Saved entries
=== Begin Enclosure ===

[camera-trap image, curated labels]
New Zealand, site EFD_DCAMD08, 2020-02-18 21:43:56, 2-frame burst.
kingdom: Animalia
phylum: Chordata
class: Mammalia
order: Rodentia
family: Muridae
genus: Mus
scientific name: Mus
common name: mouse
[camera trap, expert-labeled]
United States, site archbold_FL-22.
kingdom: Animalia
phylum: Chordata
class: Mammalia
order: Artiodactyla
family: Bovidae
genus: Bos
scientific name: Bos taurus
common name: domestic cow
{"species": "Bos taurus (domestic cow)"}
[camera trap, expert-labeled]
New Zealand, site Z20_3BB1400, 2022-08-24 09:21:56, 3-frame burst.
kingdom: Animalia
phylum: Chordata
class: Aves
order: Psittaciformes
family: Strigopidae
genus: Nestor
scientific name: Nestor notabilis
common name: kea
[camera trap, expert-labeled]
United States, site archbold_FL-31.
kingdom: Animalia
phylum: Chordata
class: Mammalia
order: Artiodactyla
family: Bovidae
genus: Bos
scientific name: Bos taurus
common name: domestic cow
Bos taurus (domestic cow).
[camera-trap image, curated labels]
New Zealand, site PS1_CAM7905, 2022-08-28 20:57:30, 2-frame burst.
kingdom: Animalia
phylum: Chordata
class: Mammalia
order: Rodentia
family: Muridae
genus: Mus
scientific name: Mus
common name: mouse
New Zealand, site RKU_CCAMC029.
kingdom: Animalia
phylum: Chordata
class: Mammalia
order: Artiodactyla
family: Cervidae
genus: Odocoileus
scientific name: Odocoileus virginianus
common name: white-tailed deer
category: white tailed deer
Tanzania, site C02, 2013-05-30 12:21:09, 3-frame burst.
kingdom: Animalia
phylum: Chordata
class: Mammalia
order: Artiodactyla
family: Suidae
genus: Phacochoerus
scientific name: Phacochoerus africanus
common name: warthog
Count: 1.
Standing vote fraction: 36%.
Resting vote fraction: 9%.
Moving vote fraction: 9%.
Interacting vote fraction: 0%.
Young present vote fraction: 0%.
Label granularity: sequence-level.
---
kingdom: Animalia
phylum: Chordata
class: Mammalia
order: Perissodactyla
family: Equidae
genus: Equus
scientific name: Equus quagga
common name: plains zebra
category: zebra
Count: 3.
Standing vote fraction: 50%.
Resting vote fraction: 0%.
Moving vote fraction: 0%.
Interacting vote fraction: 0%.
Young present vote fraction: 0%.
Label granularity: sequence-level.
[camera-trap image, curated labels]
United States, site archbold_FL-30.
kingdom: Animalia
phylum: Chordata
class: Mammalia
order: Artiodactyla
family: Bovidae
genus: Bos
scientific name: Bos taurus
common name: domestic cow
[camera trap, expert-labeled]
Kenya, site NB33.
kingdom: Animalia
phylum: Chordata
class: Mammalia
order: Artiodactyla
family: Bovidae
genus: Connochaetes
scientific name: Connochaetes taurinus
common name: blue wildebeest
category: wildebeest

=== End Enclosure ===

● What the exercise asks
All of the entries must be written out exactly as they stand.

● Answer for the task
[camera-trap image, curated labels]
New Zealand, site EFD_DCAMD08, 2020-02-18 21:43:56, 2-frame burst.
kingdom: Animalia
phylum: Chordata
class: Mammalia
order: Rodentia
family: Muridae
genus: Mus
scientific name: Mus
common name: mouse
[camera trap, expert-labeled]
United States, site archbold_FL-22.
kingdom: Animalia
phylum: Chordata
class: Mammalia
order: Artiodactyla
family: Bovidae
genus: Bos
scientific name: Bos taurus
common name: domestic cow
{"species": "Bos taurus (domestic cow)"}
[camera trap, expert-labeled]
New Zealand, site Z20_3BB1400, 2022-08-24 09:21:56, 3-frame burst.
kingdom: Animalia
phylum: Chordata
class: Aves
order: Psittaciformes
family: Strigopidae
genus: Nestor
scientific name: Nestor notabilis
common name: kea
[camera trap, expert-labeled]
United States, site archbold_FL-31.
kingdom: Animalia
phylum: Chordata
class: Mammalia
order: Artiodactyla
family: Bovidae
genus: Bos
scientific name: Bos taurus
common name: domestic cow
Bos taurus (domestic cow).
[camera-trap image, curated labels]
New Zealand, site PS1_CAM7905, 2022-08-28 20:57:30, 2-frame burst.
kingdom: Animalia
phylum: Chordata
class: Mammalia
order: Rodentia
family: Muridae
genus: Mus
scientific name: Mus
common name: mouse
New Zealand, site RKU_CCAMC029.
kingdom: Animalia
phylum: Chordata
class: Mammalia
order: Artiodactyla
family: Cervidae
genus: Odocoileus
scientific name: Odocoileus virginianus
common name: white-tailed deer
category: white tailed deer
Tanzania, site C02, 2013-05-30 12:21:09, 3-frame burst.
kingdom: Animalia
phylum: Chordata
class: Mammalia
order: Artiodactyla
family: Suidae
genus: Phacochoerus
scientific name: Phacochoerus africanus
common name: warthog
Count: 1.
Standing vote fraction: 36%.
Resting vote fraction: 9%.
Moving vote fraction: 9%.
Interacting vote fraction: 0%.
Young present vote fraction: 0%.
Label granularity: sequence-level.
---
kingdom: Animalia
phylum: Chordata
class: Mammalia
order: Perissodactyla
family: Equidae
genus: Equus
scientific name: Equus quagga
common name: plains zebra
category: zebra
Count: 3.
Standing vote fraction: 50%.
Resting vote fraction: 0%.
Moving vote fraction: 0%.
Interacting vote fraction: 0%.
Young present vote fraction: 0%.
Label granularity: sequence-level.
[camera-trap image, curated labels]
United States, site archbold_FL-30.
kingdom: Animalia
phylum: Chordata
class: Mammalia
order: Artiodactyla
family: Bovidae
genus: Bos
scientific name: Bos taurus
common name: domestic cow
[camera trap, expert-labeled]
Kenya, site NB33.
kingdom: Animalia
phylum: Chordata
class: Mammalia
order: Artiodactyla
family: Bovidae
genus: Connochaetes
scientific name: Connochaetes taurinus
common name: blue wildebeest
category: wildebeest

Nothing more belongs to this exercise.